▶ **ПРЕДОСТАВЛЕННЫЙ ТЕКСТ**
▽
По окончании экспедиции офицеры возвращались «на зимние квартиры»: в крепости и к месту стоянки полков. Раненые и заболевшие большей частью отправлялись в пятигорский госпиталь, к целебным ключам и ваннам. «Всякий туда норовил, — вспоминал Н. П. Раевский. — Бывало, комендант вышлет к месту служения: крутишься, крутишься дельце сварганишь — ан, и опять в Пятигорск. В таких делах нам много доктор Ребров помогал. Бывало, подластишься к нему, он даст свидетельство о болезни. Отправит в госпиталь на два дня, а после и домой, за неимением в госпитале места. К таким уловкам и Михаил Юрьевич не раз прибегал...».46

Летом 1841 г. Пятигорск был заполнен военными. В гостинице, ресторации, у серных источников, на бульваре, — всюду можно было встретить только что приехавших из отрядов офицеров с перевязанными ранами. Много было и выздоравливающих,

386

прогуливающихся по аллеям или сидящих в ресторации. Из окон доносились звуки музыки, говор, стук биллиардных шаров.

«Раз или два в неделю мы собирались в залу ресторации Найтаки и плясали до упаду часов до двенадцати ночи <...>. Помню приезжавших на время из экспедиций гвардейских офицеров: Александра Адлерберга 1, кирасира Мацнева, которому я проиграл 500 рублей на 12 000, им заложенных и которые заманчиво разбросаны были в разных видах по столу в одной из комнат, носившей название „chambre infernale“», — вспоминал А. И. Арнольди, описывая лето 1841 г. в Пятигорске.47

«Piatigorsk, 9 июля» — такова надпись к акварельной зарисовке, изображающей карточную игру между офицером кирасирского полка Мацневым и полковником В. С. Голицыным.48 Положив на зеленое сукно ломберного стола три карты, Голицын прикрывает их рукой. Грузная фигура его, затянутая в мундир с полковничьими эполетами, свободно откинута на спинку стула. Зоркий взгляд внимательных глаз устремлен на партнера. «Le précepteur» («наставник») — гласит надпись, сделанная рисовальщиком.

Под пристальным взглядом Голицына Мацнев начинает «метать банк». Сюртук его распахнут, ворот расстегнут. Поза и взгляд выдают напряжение азартного игрока. Он кажется неопытным юнцом по сравнению с уверенным «толстым Голицыным», «центральным полковником», как называли его в офицерской среде.

Служивший на Кавказе еще при генерале Ермолове, князь В. С. Голицын командовал кавалерией на левом фланге Кавказской линии. Он был непосредственным начальником Лермонтова во время экспедиции 1840 г. и представил его к награждению золотой саблей с надписью «за храбрость». Летом 1841 г. Лермонтов и Голицын виделись в Пятигорске.

Тогда же был в Пятигорске и Лев Сергеевич Пушкин. Акварельный портрет его сохранился в портфеле неизвестного художника.49 В вицмундире с густыми майорскими эполетами, зажав в руке белую холщовую фуражку, гордо выступает «le frère d'un grand poète» («брат великого поэта»). Надпись, сделанная рисовальщиком, невольно напоминает известную анонимную эпиграмму:

387

Наш Лев Сергеич очень рад,
Что брату своему он брат.
△
▶ **ИСХОДНЫЕ ДАННЫЕ**
▽
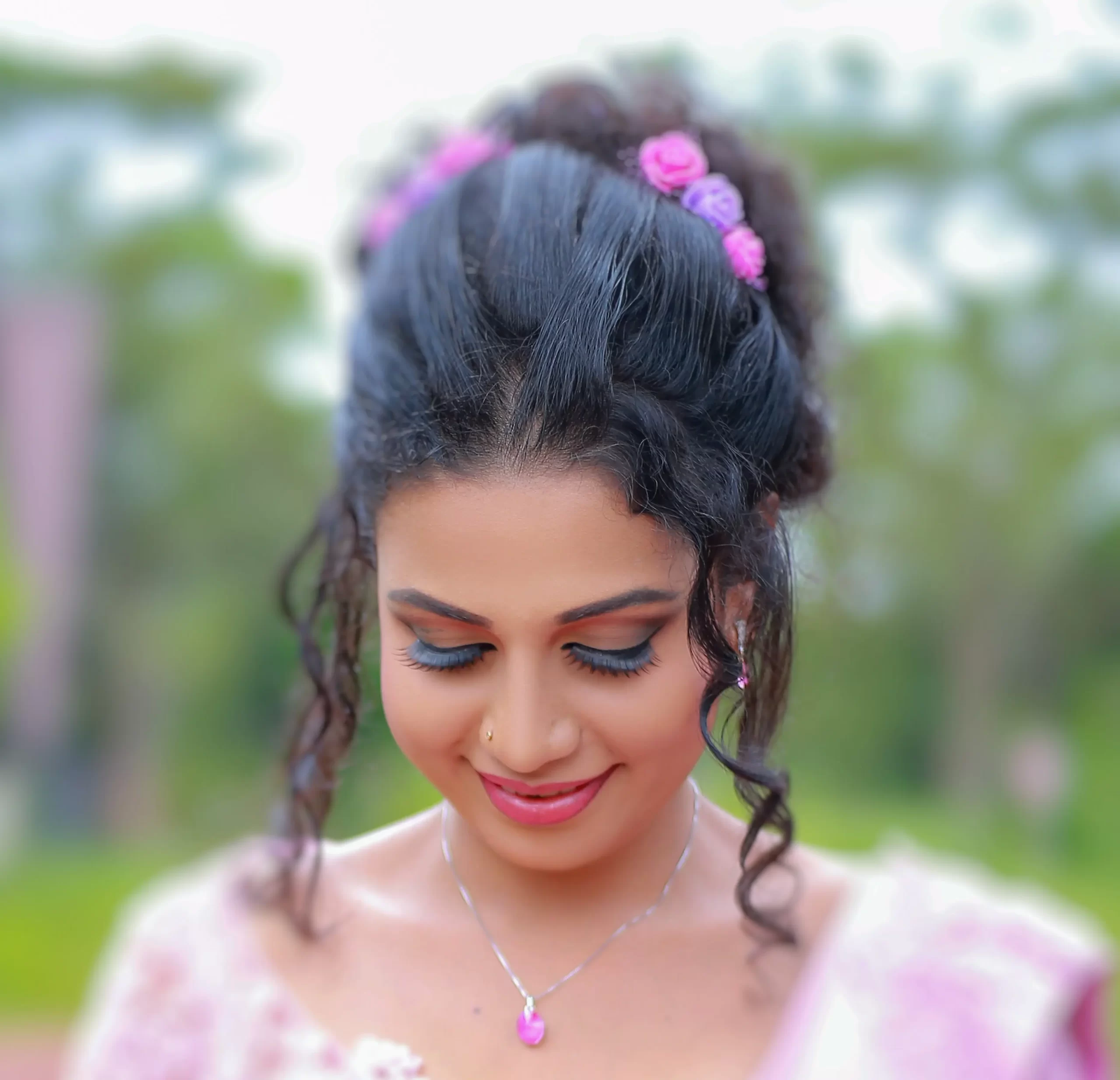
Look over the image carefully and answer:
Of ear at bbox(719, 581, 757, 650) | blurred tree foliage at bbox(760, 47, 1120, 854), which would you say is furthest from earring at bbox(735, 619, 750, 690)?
blurred tree foliage at bbox(760, 47, 1120, 854)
△
▶ **УСЛОВИЕ ЗАДАНИЯ**
Перечислите все места, где, согласно тексту о Пятигорске летом 1841 года, всюду можно было встретить офицеров, только что приехавших из отрядов.

▶ **ПОЛЕ ДЛЯ ОТВЕТА**
В гостинице, в ресторации, у серных источников, на бульваре.